[Stored data]
************
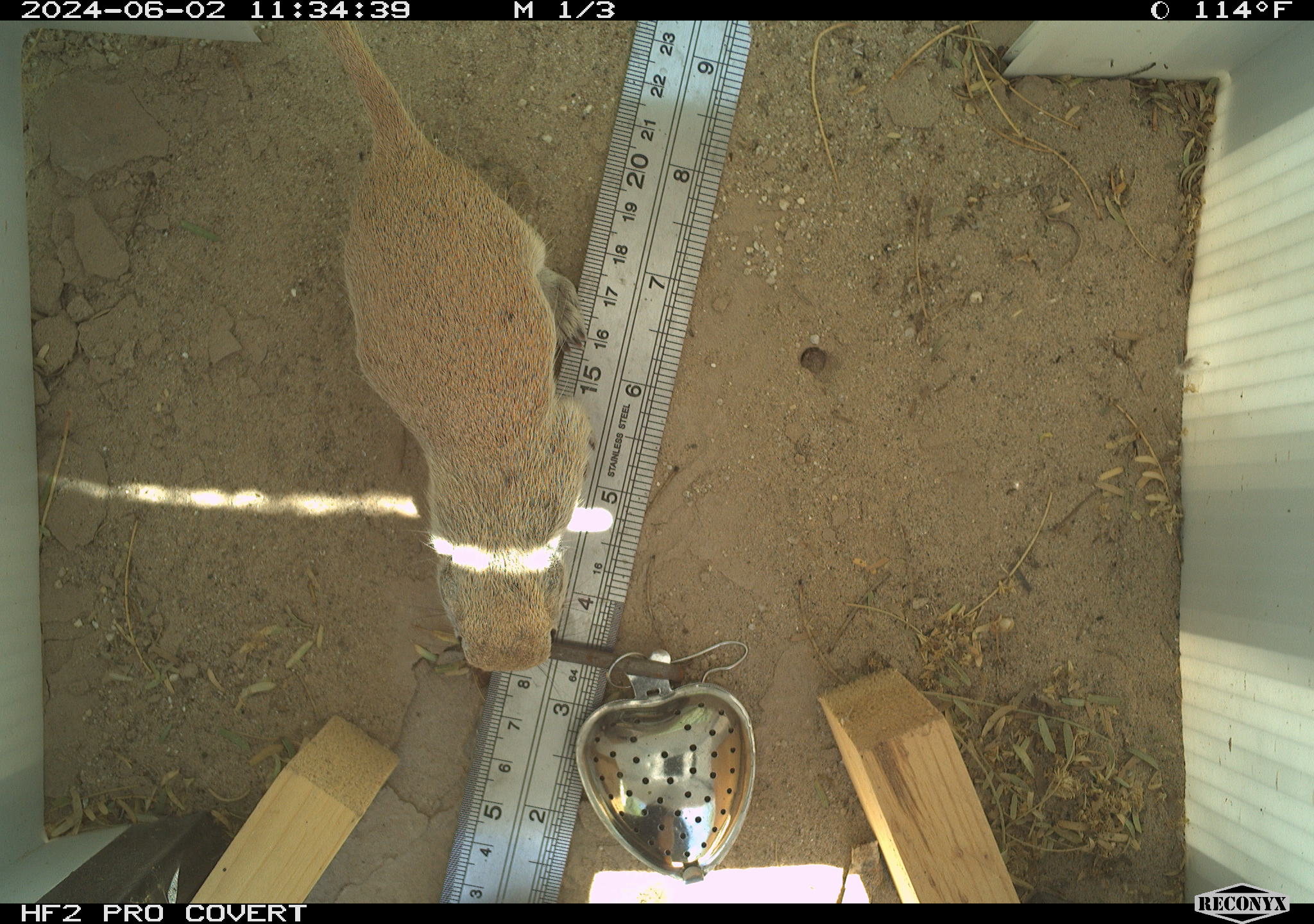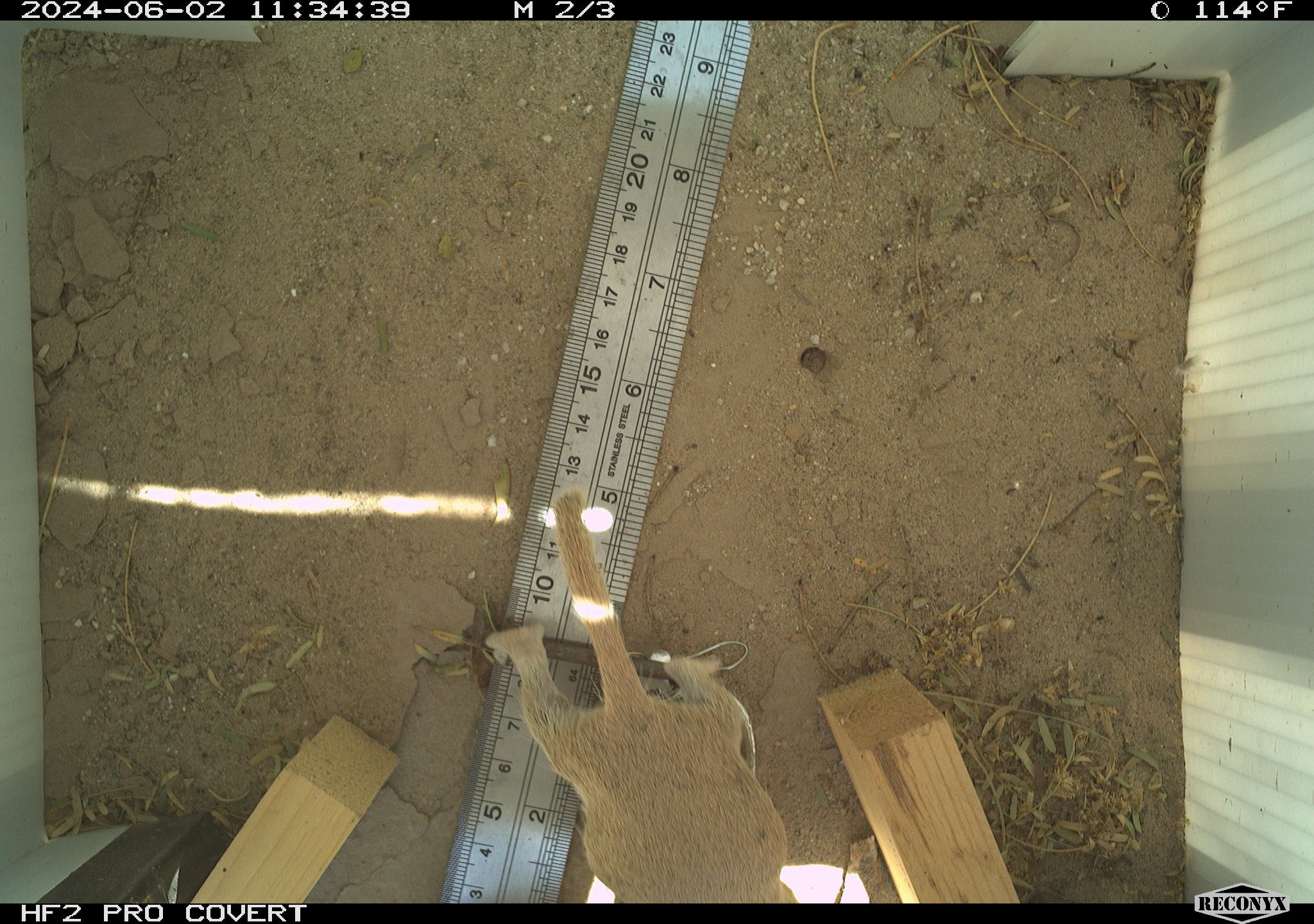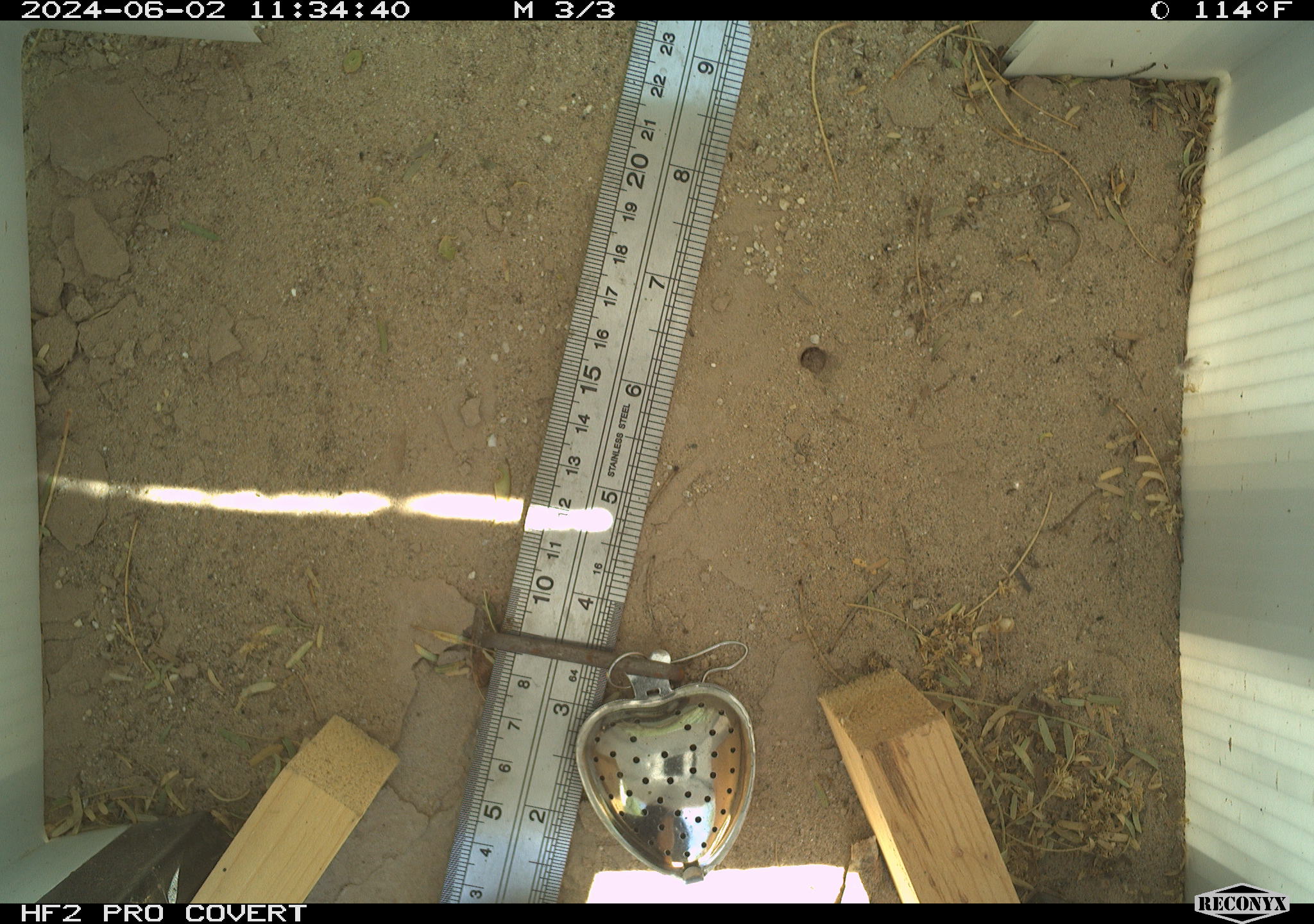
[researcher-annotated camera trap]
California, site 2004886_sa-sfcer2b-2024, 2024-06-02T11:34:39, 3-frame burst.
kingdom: Animalia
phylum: Chordata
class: Mammalia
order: Rodentia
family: Sciuridae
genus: Xerospermophilus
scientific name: Xerospermophilus tereticaudus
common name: round-tailed ground squirrel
************
**AIM OF THE EXERCISE:** All of the records must come back exactly as they stand, minus every picture.

**RESULT OF THE EXERCISE:**
[researcher-annotated camera trap]
California, site 2004886_sa-sfcer2b-2024, 2024-06-02T11:34:39, 3-frame burst.
kingdom: Animalia
phylum: Chordata
class: Mammalia
order: Rodentia
family: Sciuridae
genus: Xerospermophilus
scientific name: Xerospermophilus tereticaudus
common name: round-tailed ground squirrel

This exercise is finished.